Required actions:
**a)** Answer these questions using the passage on the Moon's age:
(i) What was the Moon's surface thought to be before 1609?
(ii) Which Apollo mission became the first crewed mission to the Moon, and in what year?
(iii) How does the water content of the Moon's minerals compare with that of Earth's rocks?
**b)** Carry on the passage on the Moon's age from the point where it stops.

For thousands of years, people have gazed up at the Moon, Earth’s ever-present nightlight.
From the ancient Sumerians to the wise Greeks and story-telling Chinese, everyone has been curious about this glowing disc in the night sky.
If it ever occurred to you—how old is the Moon?, scientists have got your back.
Estimating Moon’s Age Using Samples from Lunar Missions
Before 1609, it was thought that the moon was a smooth, rocky surface, then came Galileo Galilei and his revolutionary telescope, revealing a Moon pockmarked with craters.
Interestingly, the Space race between the United States and Soviet Union in the period of 1960s, led to many groundbreaking space missions, one of them was the missions to the moon.
The United States launched a manned mission to the moon, called “Apollo Mission.” While the Soviet Union focused on an unmanned mission and built a space station for studying the moon.
Moon Rock Samples from Apollo Missions (1969-1972)
The Apollo Mission 8 in 1968 became the first mission with human crew to the moon. It aimed to prove the existing theory however eventually gave way to a new inspiration altogether.
The minerals on the Moon contain less water than rocks of earth, it is rich in minerals that form quickly at high temperatures.
It is interesting to note that the lunar meteorites give more information of the moon than the rocks of the moon from the Apollo mission.

Dataset records

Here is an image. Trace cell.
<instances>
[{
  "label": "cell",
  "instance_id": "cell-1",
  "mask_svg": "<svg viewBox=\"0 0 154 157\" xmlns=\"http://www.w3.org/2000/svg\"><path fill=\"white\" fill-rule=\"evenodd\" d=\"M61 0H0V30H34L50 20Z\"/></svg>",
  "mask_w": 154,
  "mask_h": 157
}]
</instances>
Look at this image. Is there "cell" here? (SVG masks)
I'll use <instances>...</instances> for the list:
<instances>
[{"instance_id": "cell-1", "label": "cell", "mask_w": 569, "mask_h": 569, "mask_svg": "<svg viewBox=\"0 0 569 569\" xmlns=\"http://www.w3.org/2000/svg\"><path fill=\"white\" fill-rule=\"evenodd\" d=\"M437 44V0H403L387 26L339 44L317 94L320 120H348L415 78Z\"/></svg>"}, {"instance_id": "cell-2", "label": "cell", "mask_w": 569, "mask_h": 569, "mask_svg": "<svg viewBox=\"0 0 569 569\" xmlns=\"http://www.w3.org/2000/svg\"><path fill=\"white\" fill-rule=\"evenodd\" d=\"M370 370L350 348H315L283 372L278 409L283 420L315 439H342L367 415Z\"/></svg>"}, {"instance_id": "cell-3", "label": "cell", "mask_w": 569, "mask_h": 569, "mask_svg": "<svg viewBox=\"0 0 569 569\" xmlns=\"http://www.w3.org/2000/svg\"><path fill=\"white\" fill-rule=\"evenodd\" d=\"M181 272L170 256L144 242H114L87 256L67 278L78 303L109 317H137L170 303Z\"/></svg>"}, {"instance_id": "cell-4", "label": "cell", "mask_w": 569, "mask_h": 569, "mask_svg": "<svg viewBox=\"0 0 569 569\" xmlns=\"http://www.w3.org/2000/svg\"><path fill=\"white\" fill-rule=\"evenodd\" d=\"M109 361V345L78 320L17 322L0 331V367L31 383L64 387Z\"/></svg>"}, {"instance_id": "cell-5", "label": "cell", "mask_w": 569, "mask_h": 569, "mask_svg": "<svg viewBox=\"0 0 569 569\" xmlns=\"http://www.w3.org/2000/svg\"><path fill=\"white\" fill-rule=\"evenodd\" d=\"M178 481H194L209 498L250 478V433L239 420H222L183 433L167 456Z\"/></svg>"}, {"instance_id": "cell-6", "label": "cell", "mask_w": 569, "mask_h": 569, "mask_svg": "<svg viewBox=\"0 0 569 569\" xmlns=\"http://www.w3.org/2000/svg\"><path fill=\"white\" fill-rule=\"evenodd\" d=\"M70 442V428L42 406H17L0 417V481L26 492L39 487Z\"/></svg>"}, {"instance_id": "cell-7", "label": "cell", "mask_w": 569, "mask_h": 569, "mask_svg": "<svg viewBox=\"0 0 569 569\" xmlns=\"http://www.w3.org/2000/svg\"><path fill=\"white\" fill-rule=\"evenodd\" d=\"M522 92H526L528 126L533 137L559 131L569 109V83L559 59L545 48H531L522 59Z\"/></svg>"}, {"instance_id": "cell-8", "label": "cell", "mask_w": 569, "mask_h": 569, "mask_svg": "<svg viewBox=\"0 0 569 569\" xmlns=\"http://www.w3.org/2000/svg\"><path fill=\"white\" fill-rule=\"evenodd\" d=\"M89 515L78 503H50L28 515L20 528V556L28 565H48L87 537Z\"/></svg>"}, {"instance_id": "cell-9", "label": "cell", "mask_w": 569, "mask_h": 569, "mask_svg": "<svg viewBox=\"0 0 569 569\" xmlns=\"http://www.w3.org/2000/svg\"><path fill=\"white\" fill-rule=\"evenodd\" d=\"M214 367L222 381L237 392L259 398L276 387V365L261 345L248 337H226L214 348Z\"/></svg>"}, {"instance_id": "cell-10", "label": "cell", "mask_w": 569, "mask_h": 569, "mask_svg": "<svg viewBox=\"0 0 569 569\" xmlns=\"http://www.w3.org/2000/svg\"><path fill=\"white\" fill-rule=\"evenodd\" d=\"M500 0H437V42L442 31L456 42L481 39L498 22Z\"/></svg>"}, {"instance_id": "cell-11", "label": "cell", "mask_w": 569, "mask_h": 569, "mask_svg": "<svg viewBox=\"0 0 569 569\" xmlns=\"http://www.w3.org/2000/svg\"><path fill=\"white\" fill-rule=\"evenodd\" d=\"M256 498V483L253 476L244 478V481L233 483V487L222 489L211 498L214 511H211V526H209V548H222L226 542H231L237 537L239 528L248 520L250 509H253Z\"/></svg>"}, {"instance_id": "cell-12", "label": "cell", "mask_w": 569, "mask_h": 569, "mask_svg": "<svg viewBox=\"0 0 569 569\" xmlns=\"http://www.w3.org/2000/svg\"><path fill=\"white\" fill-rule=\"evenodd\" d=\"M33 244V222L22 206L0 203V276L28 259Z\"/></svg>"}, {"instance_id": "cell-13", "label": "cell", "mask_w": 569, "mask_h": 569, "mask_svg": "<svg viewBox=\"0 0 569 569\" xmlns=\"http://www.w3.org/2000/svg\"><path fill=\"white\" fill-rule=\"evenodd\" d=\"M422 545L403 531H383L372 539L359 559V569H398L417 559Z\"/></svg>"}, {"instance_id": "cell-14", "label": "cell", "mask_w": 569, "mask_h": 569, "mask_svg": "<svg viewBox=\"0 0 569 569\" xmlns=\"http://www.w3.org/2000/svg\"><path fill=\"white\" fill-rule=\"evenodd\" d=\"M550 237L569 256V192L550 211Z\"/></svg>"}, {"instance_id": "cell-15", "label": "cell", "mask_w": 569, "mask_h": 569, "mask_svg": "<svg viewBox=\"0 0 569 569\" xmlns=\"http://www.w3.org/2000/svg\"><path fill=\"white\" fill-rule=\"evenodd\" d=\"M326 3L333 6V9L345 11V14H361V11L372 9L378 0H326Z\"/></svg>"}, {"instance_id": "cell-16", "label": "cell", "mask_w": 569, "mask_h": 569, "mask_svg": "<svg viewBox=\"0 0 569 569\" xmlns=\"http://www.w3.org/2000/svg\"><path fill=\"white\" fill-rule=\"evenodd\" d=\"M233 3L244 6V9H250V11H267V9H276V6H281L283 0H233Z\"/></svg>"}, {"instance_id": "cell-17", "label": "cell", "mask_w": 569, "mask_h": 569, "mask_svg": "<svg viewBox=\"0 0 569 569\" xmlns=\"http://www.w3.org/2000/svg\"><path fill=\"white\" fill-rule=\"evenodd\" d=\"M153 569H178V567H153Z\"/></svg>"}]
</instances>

Task-by-task results:
**a)**
(i) A smooth, rocky surface.
(ii) Apollo 8, in 1968.
(iii) The Moon's minerals contain less water than Earth's rocks.

**b)**
This is because the meteorites come from all over the surface of the Moon while the rocks contain information from only the equator where the Apollo had picked up the rocks.[1]
As the technology has developed and the study of lunar samples got more sophisticated.
| Mission | Site | Sample mass returned | Year |
|---|---|---|---|
| Apollo 11 | Mare Tranquillitatis | 21.55 kg (47.51 lb) | 1969 |
| Apollo 12 | Ocean of Storms | 34.30 kg (75.62 lb) | 1969 |
| Apollo 14 | Fra Mauro formation | 42.80 kg (94.35 lb) | 1971 |
| Apollo 15 | Hadley–Apennine | 76.70 kg (169.10 lb) | 1971 |
| Apollo 16 | Descartes Highlands | 95.20 kg (209.89 lb) | 1972 |
| Apollo 17 | Taurus–Littrow | 110.40 kg (243.40 lb) | 1972 |
Scientists used telescopes to map the Moon’s collection of craters, by the Six Apollo missions during 1969-1972, astronauts brought back a a collection consisting of 2,415 moon rocks, weighing a whopping 842 (~382 Kg) pounds for analysis.
What Do Lunar Samples Tell Us?
The rocks returned from the moon that were studied showed that the chemical and isotopic composition of the moon were similar to that of the earth, this indicates a linked history of the moon with the earth.
If the moon was formed elsewhere and captured by the earth’s gravity then the composition should have been different.
Oxygen isotopes are a key marker for planetary origin. Lunar rocks exhibit identical oxygen isotopic ratios (ratios of 16O, 17O, and 18O) to those found in Earth’s rocks.
This indicates that the Moon and Earth likely formed in the same region of the solar system, as isotopic ratios are considered a “fingerprint” of planetary formation.
Both the Earth and Moon show a depletion in volatile elements (e.g., hydrogen, carbon, and nitrogen) compared to the solar nebula’s primordial material.
This is consistent with high-temperature processes, such as those in a giant impact scenario, where the Moon formed from material ejected into orbit around the Earth.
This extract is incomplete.